Explained: How 4G spectrum will help Indian Railways and millions of passengers

On June 9, the Union Cabinet approved the allotment of 5 MHz in the 700 MHz band to the Indian Railways. This is considered to be a game changer for the railways.

The allocation of the new spectrum opens up the 4G network for the national transporter. It would help in overhauling its signalling system.

Here is a look at what all changes it will bring about and how technology has evolved in the Indian Railways.

How will 4G spectrum help ordinary passengers?

Safety, first and foremost. It will help the Indian Railways shift to the Automatic Train Protection (ATP) system.

The advantages of ATP systems are many. It helps technological intervention in preventing accidents due to collision, jumping of signals (SPAD, or signal passing at danger, in railway parlance) and over-speeding, to name only a few.

How can the ATP system prevent rail accidents?

The ATP system will monitor the speed of trains and activate emergency brakes through a satellite-based control system based on signals. This system also has anti-collision technology that relies on GPS data from satellites for position updates. To upgrade to this technology, the Railways need higher frequency spectrum.
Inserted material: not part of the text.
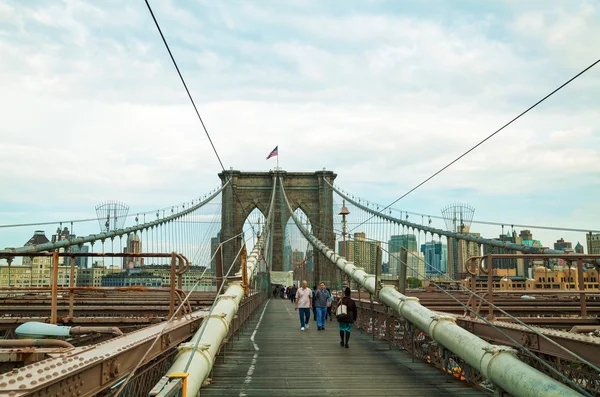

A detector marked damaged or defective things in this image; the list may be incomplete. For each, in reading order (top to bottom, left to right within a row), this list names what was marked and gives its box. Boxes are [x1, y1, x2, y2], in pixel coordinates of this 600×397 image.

rusty steel beam [0, 310, 207, 396]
What about WiFi connectivity?

The 4G spectrum will be used for implementing voice, internet of things-based asset monitoring services, passenger information display system and live feed of video surveillance of a few coaches at a time.
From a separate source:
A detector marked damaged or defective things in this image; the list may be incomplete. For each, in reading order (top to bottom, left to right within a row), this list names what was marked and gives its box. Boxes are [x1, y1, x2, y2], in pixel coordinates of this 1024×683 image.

The new spectrum will also help in increasing the line capacity to accommodate more trains using the existing infrastructure. The introduction of new technologies will also reduce freight transportation cost. The railways has already introduced the WiFi system in more than 6,000 railway stations. The new spectrum is expected to give a push to these plans, along with the plans to provide onboard WiFi.

What is GSM-Railways?

The world started experimenting with the GSM-based railway standard, GSMR (GSM for Railways), in the early 1990s. For commercial adaptation of GSMR, the European Integrated Radio Enhanced Network (EIRENE) project was initiated in 1992 by the International Union of Railways. Till the mid-1990s, India was dependent on manual signalling systems. The Indian Railways is now set to overhaul its 167-year-old signalling system by moving towards the ATP systems.
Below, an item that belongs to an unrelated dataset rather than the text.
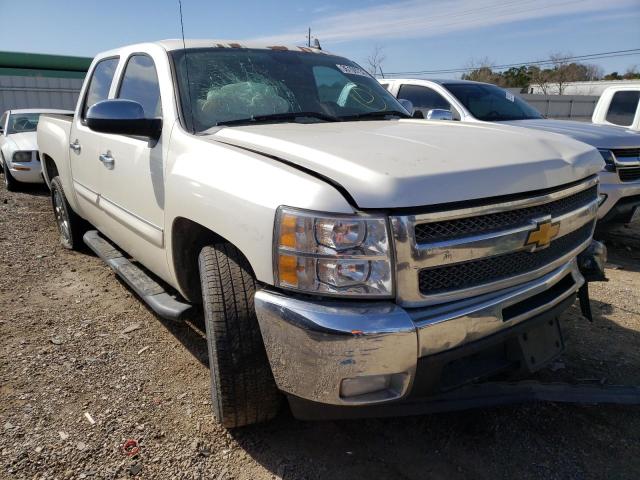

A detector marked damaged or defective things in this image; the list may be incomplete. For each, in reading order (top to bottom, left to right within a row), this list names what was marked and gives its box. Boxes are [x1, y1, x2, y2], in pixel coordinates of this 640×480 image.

Has the shift to GSM-R helped?

Even after the implementation of GSM-R, the signalling system was largely based on the red and green signalling codes along the tracks. Now, the national transporter is gearing up for a large-scale launch of two ATP systems — European Train Control System (ETCS) and Train Collision Avoidance System (TCAS).

How did the Indian Railways’ signalling system evolve?

At present, the Railways has 1.6 MHz (paired) spectrum in the 900 MHz band on an administrative basis for captive usage for its GSM-R network. Due to the limited availability of spectrum, only 1.6 MHz (8 spots of 200 KHz) were allocated to the railways.

Since the railways was dependent on manual signalling before that, limitation of frequencies had no major impact on network design. The implementation of GSM-R brought in various railway-specific features and functionalities, including voice-broadcast calls, voice group calls and functional numbering, thereby increasing the safety of the network.

Finally, how are spectrum charges levied?Spectrum charges may be levied on a formula prescribed by the Department of Telecommunications for the payment of royalty and licence fee for captive use, as recommended by the Telecom Regulatory Authority of India.